Burlándose de la Sibila, replícale así el mancebo: «No ha faltado, como crees, un mensajero para anunciarme que han entrado naves extrañas en las aguas del Tíber. No me ponderes tanto los peligros que corro, no se ha olvidado de mí la regia Juno…; pero vencida por la edad y de sus estragos, incapaz por ello de discernir la verdad de las cosas, ¡Oh anciana! te forjas vanos temores y te exageras los peligros en medio de las contiendas de los reyes. Ve a cuidar, como debes, de las imágenes de los dioses y de la seguridad del templo, y deja a los hombres el cuidado de las paces y las guerras.»
Estas palabras encendieron en ira a Alecto, cuando de pronto se apodera del joven, que la reconoce y la implora, súbito temblor. Sus ojos quedan desencajados: ¡Tantas serpientes silban en la Furia, tan patente se muestra en su horrenda figura! Entonces, revolviendo los llameantes ojos, rechaza al Rey, suspenso y empeñado en disculparse, irgue en su cabello dos culebras, chasquea su látigo y con rabiosa lengua exclama así: «Aquí estoy, aquí vencida de la edad y de sus estragos, incapaz por ello de discernir la verdad de las cosas, yo, que me forjo vanos temores y me exagero de los peligros en medio de las contiendas de los reyes. Mira estas serpientes; vengo de la mansión de las Furias, mis hermanas y traigo en la mano guerras y matanzas…» Dicho esto, arroja una tea al joven y se inca en el pecho, humeante con negro resplandor. Rompe entonces su sueño indecible espanto; todo su cuerpo se empapa en un sudor que le cala hasta los huesos, y fuera de sí, lanza bélicos rugidos; revuélvese en el lecho, buscando sus armas; sus armas busca por todo el palacio, respirando ansia insensata de hierro y lides y ardiendo en ciega ira; no de otra suerte, cuando se enciende una resonante lumbrada, de retamas debajo de una caldera llena de agua, hierve ésta con estrépito y se levanta espumante, y rebosa, y convertida en negro vapor, se exhala por los aires.

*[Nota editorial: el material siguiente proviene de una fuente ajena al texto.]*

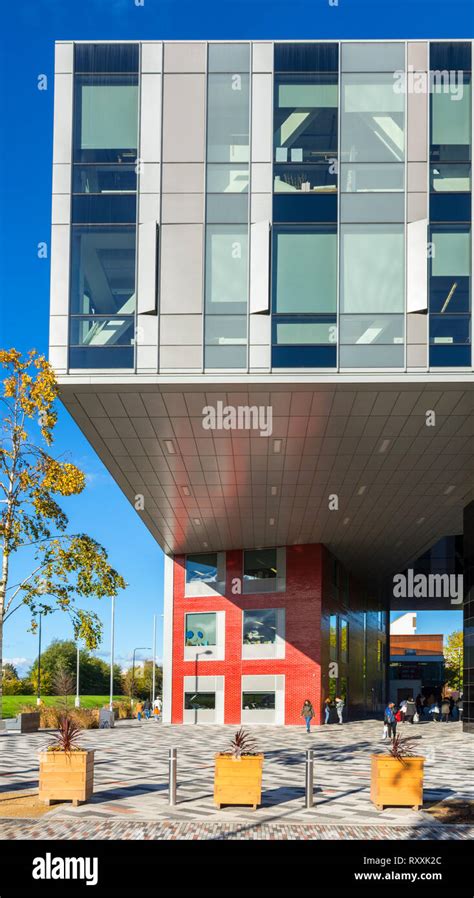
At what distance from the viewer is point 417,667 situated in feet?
325

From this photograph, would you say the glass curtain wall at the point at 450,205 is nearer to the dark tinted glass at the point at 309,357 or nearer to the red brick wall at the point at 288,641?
the dark tinted glass at the point at 309,357

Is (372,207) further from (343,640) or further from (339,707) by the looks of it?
(343,640)

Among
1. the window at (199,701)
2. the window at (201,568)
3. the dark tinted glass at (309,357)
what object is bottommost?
the window at (199,701)

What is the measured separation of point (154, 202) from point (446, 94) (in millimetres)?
7232

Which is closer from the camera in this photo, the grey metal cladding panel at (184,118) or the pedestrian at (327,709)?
the grey metal cladding panel at (184,118)

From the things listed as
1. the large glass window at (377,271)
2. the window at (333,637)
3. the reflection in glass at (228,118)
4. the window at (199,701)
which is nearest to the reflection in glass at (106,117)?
the reflection in glass at (228,118)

Declara, pues, a sus principales guerreros que, rota la paz, va a marchar contra el rey Latino, y manda aprestar las armas, fortificar a Italia y arrojar de sus confines al enemigo; él sólo basta, dice, contra los Teucros y los Latinos. Dicho esto e invocando los dioses, excítanse mutuamente y a porfía los Rútulos a la guerra, movidos del amor que profesan a su rey, unos por su gallardía y juventud, éstos por su regia prosapia, aquéllos por sus preclaras hazañas.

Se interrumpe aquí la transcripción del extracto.